Ушиб вынудил заново устраиваться в жизни; пришлось исполнить все или почти все, что взбрело на ум в сложившихся обстоятельствах, приложить все доступные усилия, - и получилось не так уж плохо. В начатых недавно мемуарах он хотел выразить некое умонастроение, обязывающее его то и дело сознавать, что, живя нынче лениво, сковано, на манер Обломова, с малым числом уличных прогулок и почти полным отсутствием выходов в свет, он прежде всего только и знает что тосковать о Валечке и мечтать о большой и светлой встрече с ней. Глядя в окно на дождь, на снег или на прохожих, он воображал, что его давняя жизнь с Валечкой была на редкость благополучной и не менее пристойной, чем парковая жизнь тамошних посетителей, которые столь простодушно изумлялись оборотистости директора, в мгновение ока организовавшего ожесточенное избиение на задворках, а затем умело спрятавшего концы в воду.

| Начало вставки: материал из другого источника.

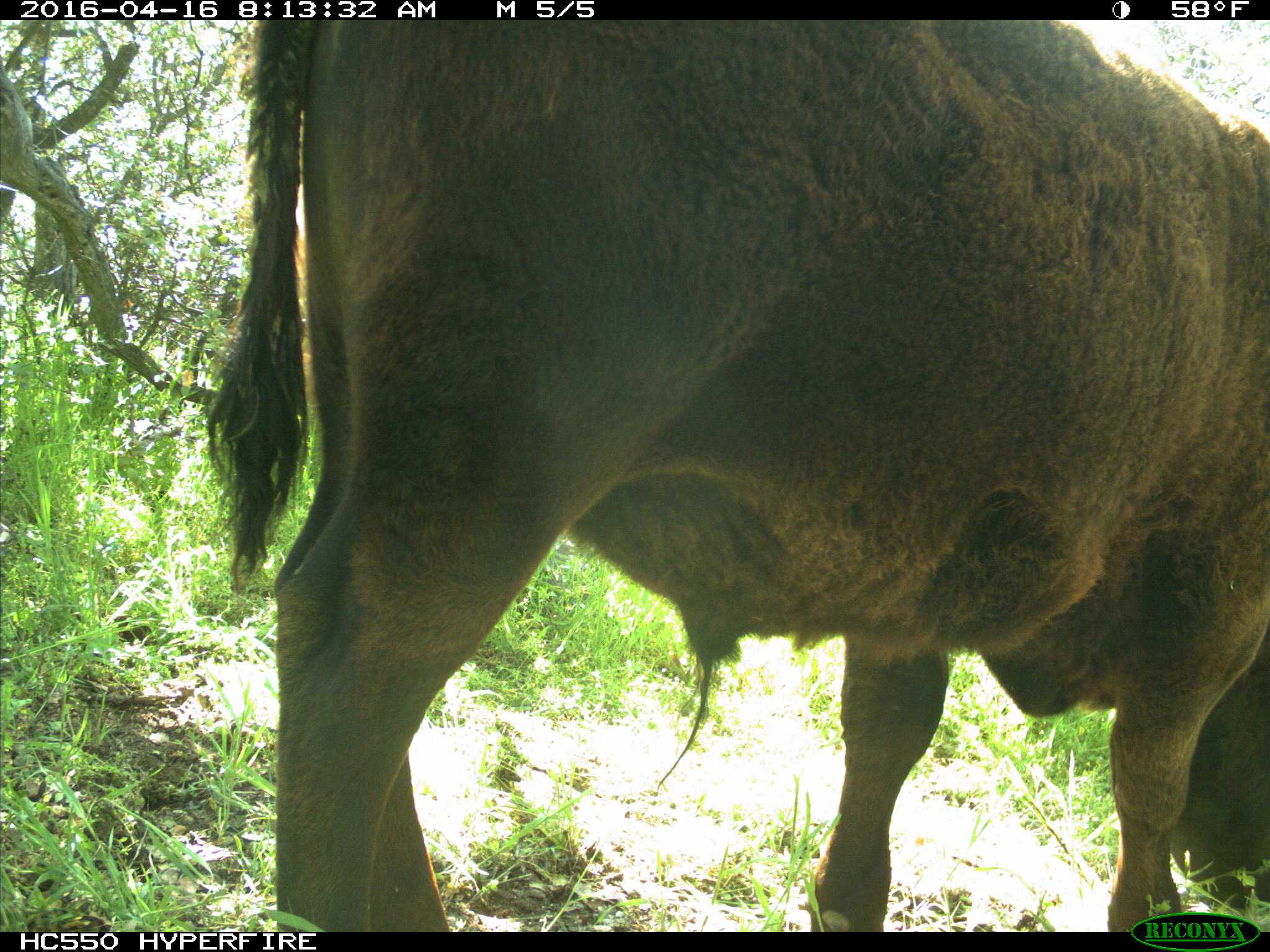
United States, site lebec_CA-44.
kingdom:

Взявшись за перо, Острецов несомненно сделал шаг вперед. Он хотел сказать миру, что понимает свою незначительность, но надеется поправить положение, если ему все же предоставят возможность сообразить все нюансы случившегося с ним некогда в клубе казуса. Чтобы больше не терять время даром, он, немножко снова располневший в эту пору своего последнего увядания и по-прежнему маловыразительный, вволю постарается сразу взять быка за рога. Он взметнется перед нарисованной продувными бестиями (юристами, с тех пор навсегда ставшими для него предметом несколько болезненного изумления) громадой таким образом, чтобы не только показать себя во всей красе, но и тщательно выпутаться из определенно сложившегося уже тогда неизъяснимого переплетения общественных и личных интересов. Если понадобится, он блеснет красноречием. Уже в первых строках он, словно усмехаясь - таинственно или скорбно, высказал предположение, что пуля, угодившая в Буйнякова, в действительности предназначалась ему. Едва это громкое по своей сути, но никакими аргументами не подкрепленное вступление получило огласку в не слишком-то знаменитом уголке мегаполиса, где обитал Острецов, как в квартире новоявленного мемуариста раздался телефонный звонок.